Luego, la esposa de Gallardo se revolvía furiosa contra el público en sus cartas. Una muchedumbre de ingratos, que ya no se acordaban de lo que el torero había hecho en otras ocasiones, cuando se sentía más fuerte. Gentes de mala alma, que deseaban para su diversión verle muerto, como si ella no existiese, como si no tuviera madre. «Juan, la mamita y yo te lo pedimos. Retírate. ¿A qué seguir toreando? Tenemos bastante para vivir, y a mí me duele que te insulte esa gentuza que vale menos que tú... ¿Y si te ocurriese otra desgracia? ¡Jesús! Yo creo que me volvería loca.»
Gallardo quedábase preocupado luego de leer estas cartas. ¡Retirarse!... ¡Qué disparate! ¡Cosas de mujeres! Eso podía decirse fácilmente, a impulsos del cariño, pero era imposible realizarlo. ¡Cortarse la coleta a los treinta años! ¡Cómo reirían los enemigos! El «no tenía derecho» a retirarse mientras estuviesen enteros sus miembros y pudiera torear. Jamás se había visto este absurdo. El dinero no lo era todo. ¿Y la gloria? ¿Y la vergüenza profesional? ¿Qué dirían de él los miles y miles de partidarios entusiastas que le admiraban? ¿Qué contestarían a los enemigos cuando les echasen en cara que Gallardo se había retirado por miedo?...
Además, el matador deteníase a considerar si su fortuna le permitía esta solución.
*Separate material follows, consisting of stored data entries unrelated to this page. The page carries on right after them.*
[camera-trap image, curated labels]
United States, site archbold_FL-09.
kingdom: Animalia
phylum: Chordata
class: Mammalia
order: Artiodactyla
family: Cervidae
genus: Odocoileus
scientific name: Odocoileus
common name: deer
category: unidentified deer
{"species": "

El era rico y no lo era. Su posición social no se había consolidado. Lo que él poseía era obra de los primeros años de matrimonio, cuando una de sus mayores alegrías consistía en ahorrar y sorprender a Carmen y la mamita con la noticia de nuevas adquisiciones. Luego había seguido ganando dinero, tal vez en mayor cantidad, pero se desparramaba y desaparecía por infinitos agujeros abiertos en su nueva existencia. Jugaba mucho, llevaba una vida fastuosa. Algunas fincas añadidas al extenso dominio de La Rinconada, para redondearlo, habían sido compradas con dinero adelantado por don José y otros amigos. El juego le había hecho pedir préstamos a varios aficionados de provincias. Era rico, pero si se retiraba, perdiendo con esto el soberbio ingreso de las corridas—unos años doscientas mil pesetas, otros trescientas mil—, tendría que circunscribirse, luego de pagar sus deudas, a vivir como un señor del campo, del cultivo de La Rinconada, haciendo economías y vigilando por sí mismo los trabajos, pues hasta entonces el cortijo, abandonado en manos mercenarias, apenas daba producto.